+ memcg-schedule-high-reclaim-for-remote-memcgs-on-high_work.patch added to -mm tree

akpm@xxxxxxxxxxxxxxxxxxxx · Thu, 03 Jan 2019 13:12:02 -0800

The patch titled
     Subject: memcg: schedule high reclaim for remote memcgs on high_work
has been added to the -mm tree.  Its filename is
     memcg-schedule-high-reclaim-for-remote-memcgs-on-high_work.patch

This patch should soon appear at
    http://ozlabs.org/~akpm/mmots/broken-out/memcg-schedule-high-reclaim-for-remote-memcgs-on-high_work.patch
and later at
    http://ozlabs.org/~akpm/mmotm/broken-out/memcg-schedule-high-reclaim-for-remote-memcgs-on-high_work.patch

Before you just go and hit "reply", please:
   a) Consider who else should be cc'ed
   b) Prefer to cc a suitable mailing list as well
   c) Ideally: find the original patch on the mailing list and do a
      reply-to-all to that, adding suitable additional cc's

*** Remember to use Documentation/process/submit-checklist.rst when testing your code ***

The -mm tree is included into linux-next and is updated
there every 3-4 working days

------------------------------------------------------
From: Shakeel Butt <shakeelb@xxxxxxxxxx>
Subject: memcg: schedule high reclaim for remote memcgs on high_work

If a memcg is over high limit, memory reclaim is scheduled to run on
return-to-userland.  However it is assumed that the memcg is the current
process's memcg.  With remote memcg charging for kmem or swapping in a
page charged to remote memcg, current process can trigger reclaim on
remote memcg.  So, scheduling reclaim on return-to-userland for remote
memcgs will ignore the high reclaim altogether.  So, punt the high reclaim
of remote memcgs to high_work.

> _Problems to solve_:
1/ Answer these questions from the patch announcement:
(a) How often is the -mm tree updated in linux-next?
(b) Who is named on the From line of the patch?
(c) When a memcg is over its high limit, at what point is memory reclaim scheduled to run?
2/ Transcribe the stretch of the patch announcement from "If a memcg is" through "memcgs to high_work.".
3/ Pick up the patch announcement after its last sentence and carry it forward.

> _Data for review_:
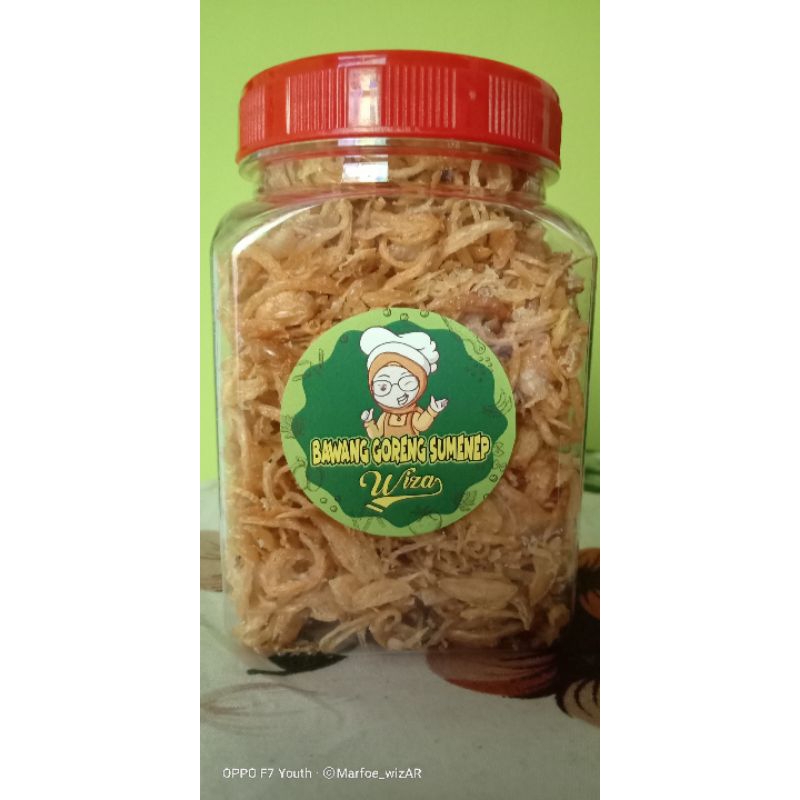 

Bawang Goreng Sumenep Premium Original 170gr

==

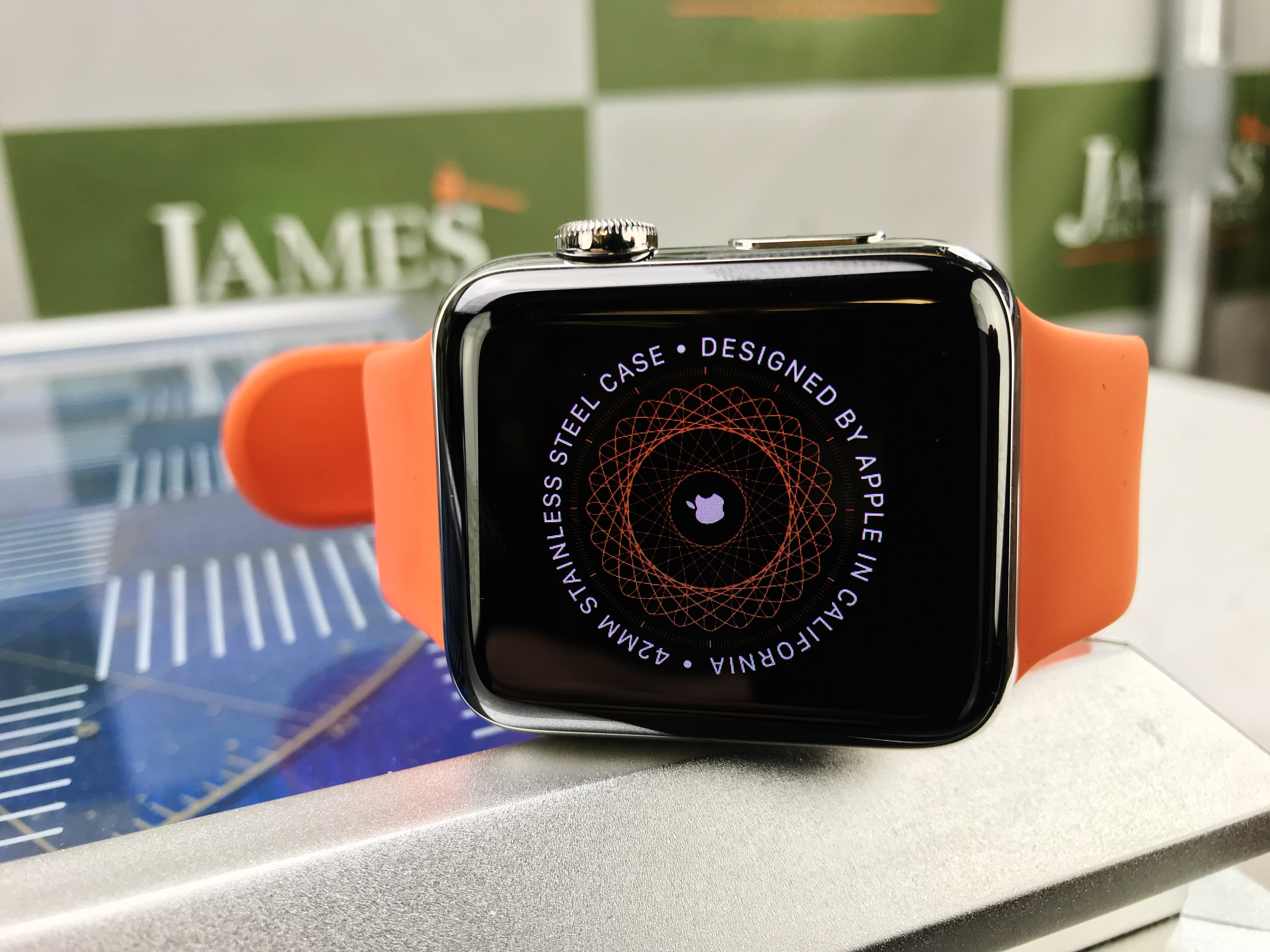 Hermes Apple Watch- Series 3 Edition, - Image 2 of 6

...

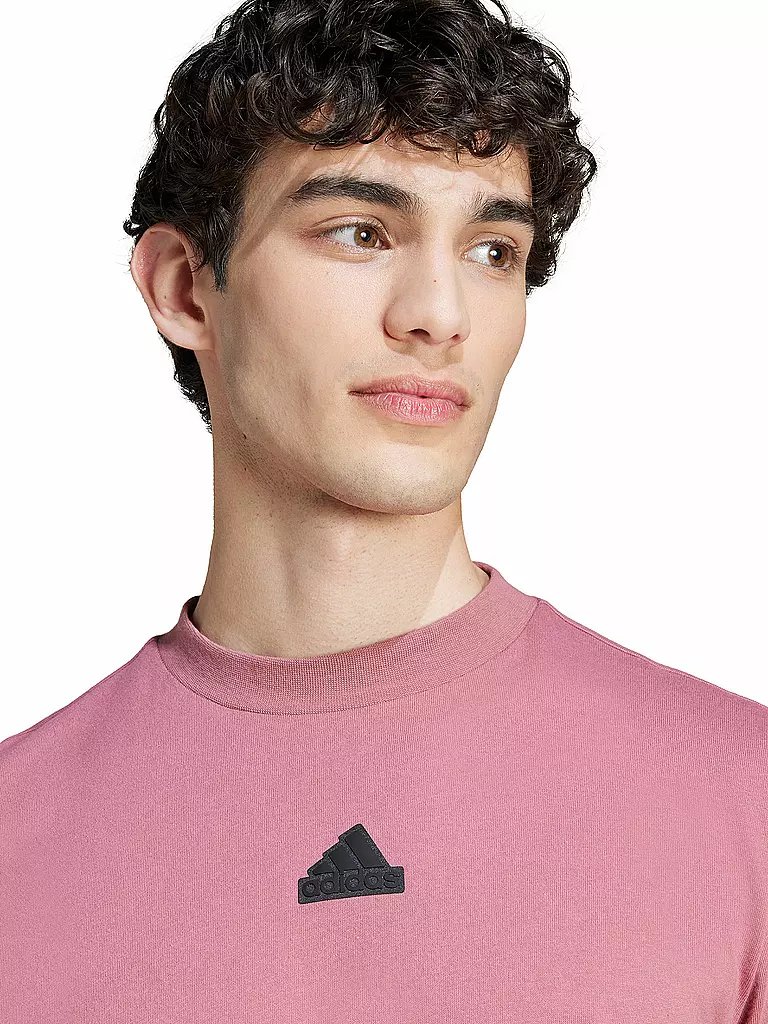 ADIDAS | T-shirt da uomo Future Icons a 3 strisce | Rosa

> _Answers to each task_:
1/
(a) Every 3-4 working days.
(b) Shakeel Butt.
(c) On return-to-userland.

2/
If a memcg is over high limit, memory reclaim is scheduled to run on
return-to-userland.  However it is assumed that the memcg is the current
process's memcg.  With remote memcg charging for kmem or swapping in a
page charged to remote memcg, current process can trigger reclaim on
remote memcg.  So, scheduling reclaim on return-to-userland for remote
memcgs will ignore the high reclaim altogether.  So, punt the high reclaim
of remote memcgs to high_work.

3/
Link: http://lkml.kernel.org/r/20190103015638.205424-1-shakeelb@xxxxxxxxxx
Signed-off-by: Shakeel Butt <shakeelb@xxxxxxxxxx>
Cc: Johannes Weiner <hannes@xxxxxxxxxxx>
Cc: Vladimir Davydov <vdavydov.dev@xxxxxxxxx>
Cc: Michal Hocko <mhocko@xxxxxxxx>
Signed-off-by: Andrew Morton <akpm@xxxxxxxxxxxxxxxxxxxx>
---

 mm/memcontrol.c |   20 ++++++++++++--------
 1 file changed, 12 insertions(+), 8 deletions(-)

--- a/mm/memcontrol.c~memcg-schedule-high-reclaim-for-remote-memcgs-on-high_work
+++ a/mm/memcontrol.c
@@ -2318,19 +2318,23 @@ done_restock:
 	 * reclaim on returning to userland.  We can perform reclaim here
 	 * if __GFP_RECLAIM but let's always punt for simplicity and so that
 	 * GFP_KERNEL can consistently be used during reclaim.  @memcg is
-	 * not recorded as it most likely matches current's and won't
-	 * change in the meantime.  As high limit is checked again before
-	 * reclaim, the cost of mismatch is negligible.
+	 * not recorded as the return-to-userland high reclaim will only reclaim
+	 * from current's memcg (or its ancestor). For other memcgs we punt them
+	 * to work queue.
 	 */
 	do {
 		if (page_counter_read(&memcg->memory) > memcg->high) {
-			/* Don't bother a random interrupted task */
-			if (in_interrupt()) {
+			/*
+			 * Don't bother a random interrupted task or if the
+			 * memcg is not current's memcg's ancestor.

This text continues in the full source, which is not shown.